Trudno mi ocenić czy kupowanie teraz mieszkań w Warszawie w cenie po 7,5 tys. i więcej za metr kwadratowy, a potem ich sprzedaż przyniesie faktycznie jakieś istotne zyski wystarczające do pokrycia kosztów funduszu i jakiejś nadwyżki dla inwestorów. Jednak osobom zainteresowanym certyfikatami chciałbym wskazać, że na GPW są już dostępne tego typu instrumenty i wszystkie notuje się z dyskontem do aktualnej wyceny, czasem znacznym.
Przykładowo ARKA FRN12 29.10. 2010 była wyceniana na 139,62 PLN, a na GPW ostatnia transakcja z wczoraj to 104 PLN (na S leżało 18 certyfikatów po 104,99 PLN).
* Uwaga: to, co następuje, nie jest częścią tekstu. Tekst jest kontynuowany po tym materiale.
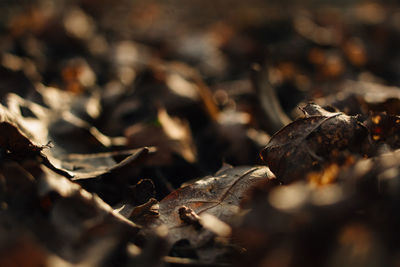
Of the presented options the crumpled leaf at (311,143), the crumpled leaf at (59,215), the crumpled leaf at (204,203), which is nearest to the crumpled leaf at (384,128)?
the crumpled leaf at (311,143)

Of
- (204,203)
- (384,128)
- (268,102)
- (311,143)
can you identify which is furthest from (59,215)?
(268,102)

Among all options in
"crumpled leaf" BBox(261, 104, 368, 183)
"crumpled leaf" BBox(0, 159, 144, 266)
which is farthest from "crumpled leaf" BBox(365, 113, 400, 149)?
"crumpled leaf" BBox(0, 159, 144, 266)

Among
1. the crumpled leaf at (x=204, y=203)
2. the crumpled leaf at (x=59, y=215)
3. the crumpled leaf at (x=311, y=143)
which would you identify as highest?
the crumpled leaf at (x=59, y=215)

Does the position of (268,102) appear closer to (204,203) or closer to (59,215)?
(204,203)

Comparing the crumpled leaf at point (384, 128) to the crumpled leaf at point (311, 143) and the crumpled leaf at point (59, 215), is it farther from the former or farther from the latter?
the crumpled leaf at point (59, 215)

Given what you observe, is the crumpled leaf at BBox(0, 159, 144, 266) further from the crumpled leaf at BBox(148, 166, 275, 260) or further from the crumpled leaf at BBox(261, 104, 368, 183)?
the crumpled leaf at BBox(261, 104, 368, 183)
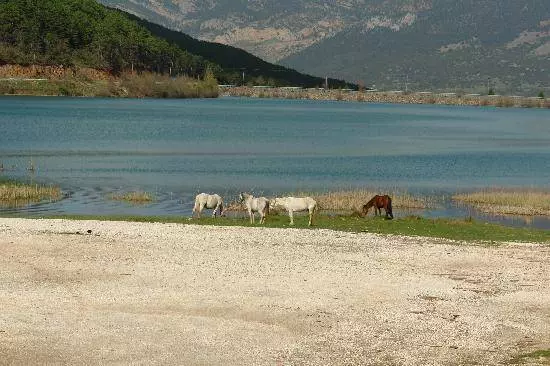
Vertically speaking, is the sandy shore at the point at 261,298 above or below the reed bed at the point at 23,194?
above

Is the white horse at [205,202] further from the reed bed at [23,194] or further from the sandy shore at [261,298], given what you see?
the reed bed at [23,194]

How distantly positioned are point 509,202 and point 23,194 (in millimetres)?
27249

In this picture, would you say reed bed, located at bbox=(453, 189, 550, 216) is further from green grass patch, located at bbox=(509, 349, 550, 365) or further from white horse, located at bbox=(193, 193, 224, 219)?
green grass patch, located at bbox=(509, 349, 550, 365)

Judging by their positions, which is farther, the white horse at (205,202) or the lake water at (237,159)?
the lake water at (237,159)

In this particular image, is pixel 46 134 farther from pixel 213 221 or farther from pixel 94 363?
pixel 94 363

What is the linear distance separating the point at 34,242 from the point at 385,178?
→ 4715cm

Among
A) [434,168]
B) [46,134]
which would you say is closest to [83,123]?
[46,134]

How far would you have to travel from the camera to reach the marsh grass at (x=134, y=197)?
57.5 m

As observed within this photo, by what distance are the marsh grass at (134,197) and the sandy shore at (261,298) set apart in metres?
18.1

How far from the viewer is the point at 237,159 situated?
94.9 m

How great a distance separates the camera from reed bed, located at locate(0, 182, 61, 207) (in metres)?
54.2

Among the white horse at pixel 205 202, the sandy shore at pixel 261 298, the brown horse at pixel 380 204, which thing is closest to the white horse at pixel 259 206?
the white horse at pixel 205 202

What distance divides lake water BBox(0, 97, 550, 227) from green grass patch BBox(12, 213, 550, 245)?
27.0 feet

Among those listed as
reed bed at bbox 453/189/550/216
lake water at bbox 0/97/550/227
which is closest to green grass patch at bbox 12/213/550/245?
lake water at bbox 0/97/550/227
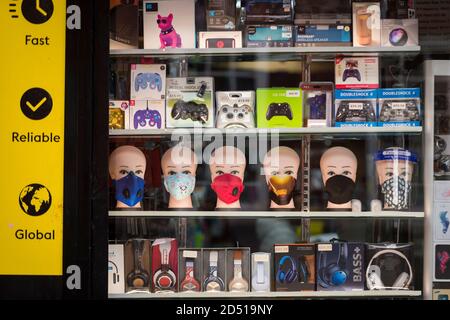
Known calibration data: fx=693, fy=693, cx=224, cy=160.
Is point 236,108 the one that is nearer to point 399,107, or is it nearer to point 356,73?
point 356,73

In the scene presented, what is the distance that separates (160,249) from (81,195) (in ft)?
2.34

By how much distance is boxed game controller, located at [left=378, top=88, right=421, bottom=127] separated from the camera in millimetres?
3656

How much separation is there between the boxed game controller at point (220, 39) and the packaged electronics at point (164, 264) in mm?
1060

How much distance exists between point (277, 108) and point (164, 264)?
1.02m

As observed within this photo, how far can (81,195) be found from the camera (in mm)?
3125

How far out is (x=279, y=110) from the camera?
369 cm

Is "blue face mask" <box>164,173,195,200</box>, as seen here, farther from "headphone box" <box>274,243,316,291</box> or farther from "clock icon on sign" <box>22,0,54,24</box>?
"clock icon on sign" <box>22,0,54,24</box>

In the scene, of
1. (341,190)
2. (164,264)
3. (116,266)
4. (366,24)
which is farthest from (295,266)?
(366,24)

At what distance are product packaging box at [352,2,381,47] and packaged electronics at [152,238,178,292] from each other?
146 cm

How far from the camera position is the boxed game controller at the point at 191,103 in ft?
12.1
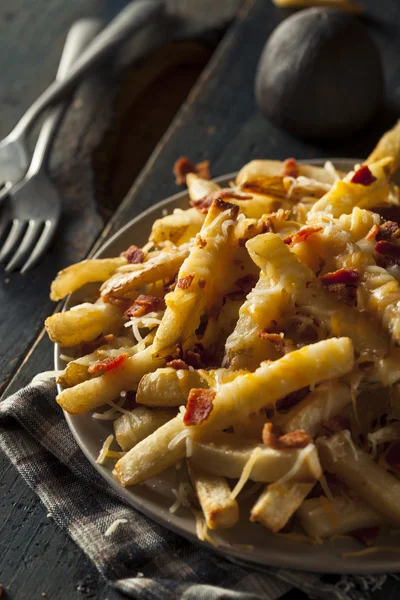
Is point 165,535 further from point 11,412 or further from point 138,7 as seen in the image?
point 138,7

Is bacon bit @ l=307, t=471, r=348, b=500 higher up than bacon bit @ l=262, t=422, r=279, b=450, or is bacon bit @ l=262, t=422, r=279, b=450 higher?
bacon bit @ l=262, t=422, r=279, b=450

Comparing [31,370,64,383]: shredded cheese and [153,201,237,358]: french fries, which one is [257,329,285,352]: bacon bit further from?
[31,370,64,383]: shredded cheese

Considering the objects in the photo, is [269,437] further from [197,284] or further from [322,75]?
[322,75]

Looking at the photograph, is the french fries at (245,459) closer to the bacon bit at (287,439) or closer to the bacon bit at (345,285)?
the bacon bit at (287,439)

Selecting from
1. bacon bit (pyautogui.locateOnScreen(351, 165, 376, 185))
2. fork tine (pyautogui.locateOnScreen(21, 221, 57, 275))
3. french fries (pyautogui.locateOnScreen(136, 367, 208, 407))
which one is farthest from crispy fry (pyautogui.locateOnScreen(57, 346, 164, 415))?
fork tine (pyautogui.locateOnScreen(21, 221, 57, 275))

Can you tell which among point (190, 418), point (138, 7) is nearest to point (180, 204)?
point (190, 418)

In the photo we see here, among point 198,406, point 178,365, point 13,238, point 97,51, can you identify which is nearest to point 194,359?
point 178,365
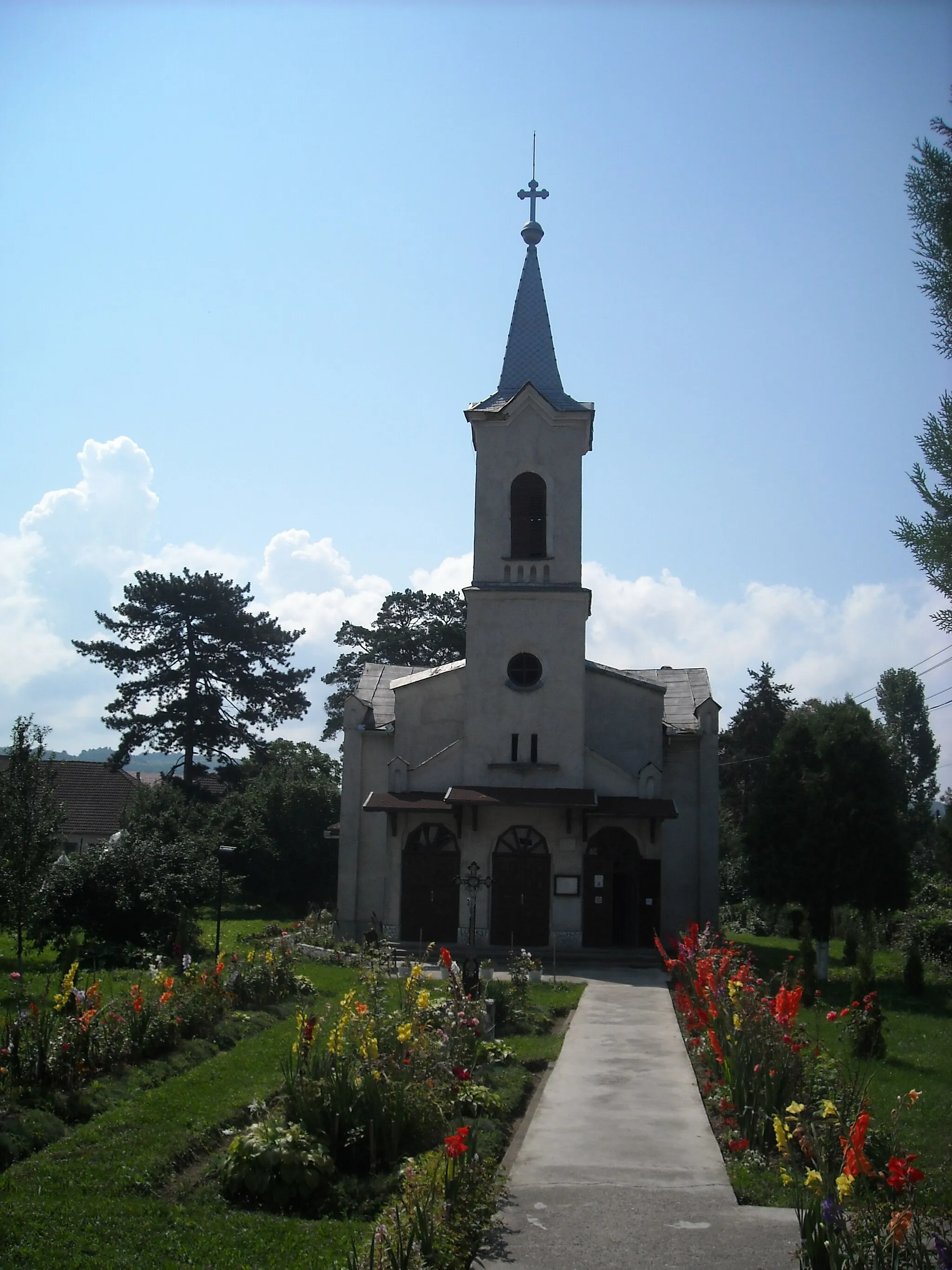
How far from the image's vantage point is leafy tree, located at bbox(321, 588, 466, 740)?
60.8 m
Z kolei BPHFIZSN wyceniano na koniec września na 121,49 PLN, a na GPW można kupić te certyfikaty po zaledwie 76 PLN.
No i zauważmy, że dzięki temu posiadacze tych certyfikatów są w nich praktycznie uwięzieni i muszą czekać na koniec żywota funduszu, albo na jakiś dynamiczny skok w górę na giełdzie.
Z tego powodu podejrzewam, że podobnie będzie z certyfikatami Ipopemy i kto naprawdę wierzy w ich sukces, moim zdaniem powinien czekać na debiut na GPW. Trzeba też dodać, że nasza inwestycja będzie mało płynna -fundusz ma działać aż do 30.06.2014, więc w międzyczasie chcąc wyjść z tych certów, trzeba je będzie sprzedawać (zapewne ze sporym dyskontem do wyceny) na GPW.
Zauważmy też, że w subskrypcji trzeba zapłacić 2% prowizji, jeśli kupujemy certyfikaty o wartości do 10 tys. PLN. Na GPW nie ma już takich prowizji (przed erą internetu pobierano podobne opłaty) i standardowo biura maklerskie liczą sobie niecałe 0,4% od transakcji.
Osobiście, gdybym chciał się pakować w takie produkty, zastanawiałbym się w tym momencie raczej nad wspomnianą wcześniej Arką i BPH (zwracam uwagę na różnicę w rodzaju nieruchomości w portfelach tych fundów).